Agam pun mengangguk kepalanya, lalu meminta Baby untuk bersiap-siap menemani mereka.
"Aku tidak ikut." Ucap Baby, karena tidak ingin hatinya terluka melihat Agam mencari cincin untuk Cindy.
"Kau itu asisten pribadiku, jadi harus ikut!" Agam berjalan menuju meja kerjanya, lalu memanggil Jonathan melalui sambungan telepon yang ada di atas meja.
"Tapi A aku —"
"A kalau Baby tidak mau ikut, kau jangan memaksanya." Sahut Cindy.
"Dia harus ikut!
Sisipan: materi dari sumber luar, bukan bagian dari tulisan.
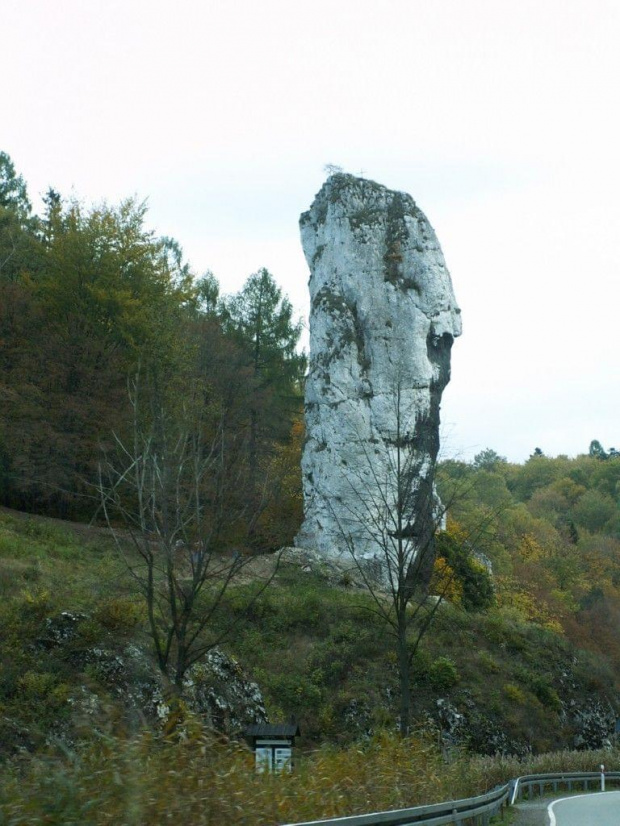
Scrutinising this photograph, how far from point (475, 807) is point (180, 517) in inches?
310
Titik." Agam tidak mau dibantah lagi, karena ia harus membawa Baby seperti saat dirinya membawa gadis itu ke butik, untuk menyadarkan Baby dan membuat gadis itu melupakan rasa cintanya.
Beberapa saat setelah menunggu kedatangan Jonathan di ruang kerjanya. Agam, Baby, dan Cindy pun pergi menuju salah satu pusat perbelanjaan yang ada di Jakarta.
*
*
Dan setelah menempuh perjalanan selama dua puluh menit, mereka pun sampai di salah toko perhiasan terkenal yang ada di pusat perbelanjaan tersebut.
"A bagaimana dengan yang ini?" Cindy menunjuk cincin yang bermatakan berlian di bagian tengahnya.
Agam hanya menjawab dengan anggukan kepalanya, karena sejujurnya ia tidak peduli cincin seperti apa yang akan digunakan oleh Cindy atau pun dirinya.
"Kalau yang ini bagaimana?" Cindy memperlihatkan model cincin yang satunya lagi. "Bagaimana bagus tidak?"
Agam lagi-lagi hanya menganggukkan kepalanya dengan raut wajah yang datar, sudut matanya justru lebih tertarik menatap Baby yang tengah melihat sebuah kalung. Ia heran kenapa gadis itu tampak biasa saja, dan tidak terlihat marah melihat kebersamaan dirinya dengan Cindy. Sama persis saat di butik pun Baby terlihat biasa saja dan tidak marah atau pun cemburu.
"A kalung ini bagus tidak?" Baby menunjukkan sebuah kalung tepat di depan Agam dan Cindy.
"Coba aku lihat." Cindy mengambil kalung tersebut dan melihat dengan jelas liontin yang menggantung di rantai kalung tersebut. "Kenapa huruf A dan B?" tanya Cindy dengan menautkan kedua alisnya.
"Kalau aku tambah dengan huruf C jadi huruf Abjad dong." Seloroh Baby dengan tertawa.
"Tidak lucu!" Agam mendorong kening Baby lalu mengambil kalung yang dipegang oleh Cindy. "Kalung ini jelek dan tidak pantas untukmu." Agam memberikan kalung itu pada pelayan toko.
"Tapi A." Baby menatap dengan sedih saat kalung yang baru saja ia temukan dengan huruf inisial dirinya dan juga Agam, di bawa kembali ke dalam etalase oleh pelayan toko. "Kau itu menyebalkan!" Baby segera berjalan keluar dari toko.
"A apa kau tidak keterlaluan berkata seperti itu?" Cindy menatap punggung Baby yang sudah menghilang entah kemana.
Agam hanya mengangkat kedua bahunya dengan cuek, ia sengaja melarang Baby membeli kalung tersebut karena liontin itu berinisial nama dirinya dan juga Baby.
"Kenapa susah sekali membuatmu menyerah? Dan harus bagaimana lagi membuatmu sadar kalau hubungan kita tidak akan pernah bisa lebih sebagai saudara sepupu." Gumam Agam dalam hati.